The journey starts in the bustling central station in the city of Square One. There are trains that go Everywhere, Anywhere and Nowhere, which, I seem to remember is situated in that country known as In Particular, (possibly in the middle.)
The station concourse, with its high vaulted iron roof, the fruit of ingenious and imperial ancestral, engineering grandeur, is like the inside of a huge whale, devouring the millions of errant souls. Anyone and everyone going Anywhere, Everywhere and Nowhere, because they are all looking for Somewhere, but they haven’t found that final resting place because they always come back to Square One.

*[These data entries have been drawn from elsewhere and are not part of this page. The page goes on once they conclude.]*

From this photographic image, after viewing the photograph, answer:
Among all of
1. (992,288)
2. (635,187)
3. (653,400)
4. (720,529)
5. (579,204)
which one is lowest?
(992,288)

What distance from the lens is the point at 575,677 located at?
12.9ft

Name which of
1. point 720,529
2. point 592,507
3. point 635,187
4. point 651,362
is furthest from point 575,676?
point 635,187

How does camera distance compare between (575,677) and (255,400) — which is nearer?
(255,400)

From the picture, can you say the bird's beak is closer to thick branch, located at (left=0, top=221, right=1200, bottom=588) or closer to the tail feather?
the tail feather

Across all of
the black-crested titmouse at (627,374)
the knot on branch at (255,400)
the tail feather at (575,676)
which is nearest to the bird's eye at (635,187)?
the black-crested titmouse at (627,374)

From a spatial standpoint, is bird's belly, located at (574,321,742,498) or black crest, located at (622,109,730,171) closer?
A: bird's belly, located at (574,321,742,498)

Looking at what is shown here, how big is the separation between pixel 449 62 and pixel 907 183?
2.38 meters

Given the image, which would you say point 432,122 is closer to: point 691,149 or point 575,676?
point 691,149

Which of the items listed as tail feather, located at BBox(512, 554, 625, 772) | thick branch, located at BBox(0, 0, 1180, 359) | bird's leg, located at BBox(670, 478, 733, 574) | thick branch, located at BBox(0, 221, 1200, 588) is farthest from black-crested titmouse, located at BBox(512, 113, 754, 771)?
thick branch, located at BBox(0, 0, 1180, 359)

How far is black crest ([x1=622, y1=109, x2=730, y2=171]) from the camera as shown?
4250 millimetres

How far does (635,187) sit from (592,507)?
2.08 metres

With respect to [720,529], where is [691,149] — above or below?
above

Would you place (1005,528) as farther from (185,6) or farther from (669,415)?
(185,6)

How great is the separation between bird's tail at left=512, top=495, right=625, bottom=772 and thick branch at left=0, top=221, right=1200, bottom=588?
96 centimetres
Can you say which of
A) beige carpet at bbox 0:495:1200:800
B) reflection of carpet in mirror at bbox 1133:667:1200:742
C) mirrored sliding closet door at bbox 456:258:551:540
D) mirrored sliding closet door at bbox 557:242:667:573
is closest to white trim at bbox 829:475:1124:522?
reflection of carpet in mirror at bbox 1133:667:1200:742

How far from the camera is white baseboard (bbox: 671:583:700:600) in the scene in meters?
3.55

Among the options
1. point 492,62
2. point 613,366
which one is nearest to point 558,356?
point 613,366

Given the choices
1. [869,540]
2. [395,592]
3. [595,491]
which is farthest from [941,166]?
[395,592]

This station has one particularity, there is no ticket office. You cannot buy a ticket to Nowhere and if you don’t want to go to Nowhere, you can go Somewhere Else, which is anywhere that isn’t Nowhere, and you cannot buy a ticket to Just Anywhere. Tickets correspond to precise destinations, but here there are no destinations.
I choose a train. The Steward shows me to my compartment and off we go. I have no bags. I have left them in the vast and never-ending complex of left luggage lockers. Seasoned travellers never bother with bags when they travel from the station at Square One. No point bothering yourself with the heavy and cumbersome baggage of life when you know that you’ll soon be back at Square One. Besides, you tend to pick up quite a bit of baggage on the journey, which you then have to find room for when you get back to Square One. This of course reminds me of the other curious feature of the station at Square One – the vast market outside the station, where recently returned travellers try to sell all they have accumulated on previous journeys, but they never manage to sell any of it. We all have enough bags to lug around or look after without burdening ourselves with someone else’s.
So, I sit in my sleeping compartment, preferring solitude to the company and life stories of my fellow travellers. What is there to tell though? We’ve been Anywhere and Everywhere and Nowhere, and always ended up back at Square One.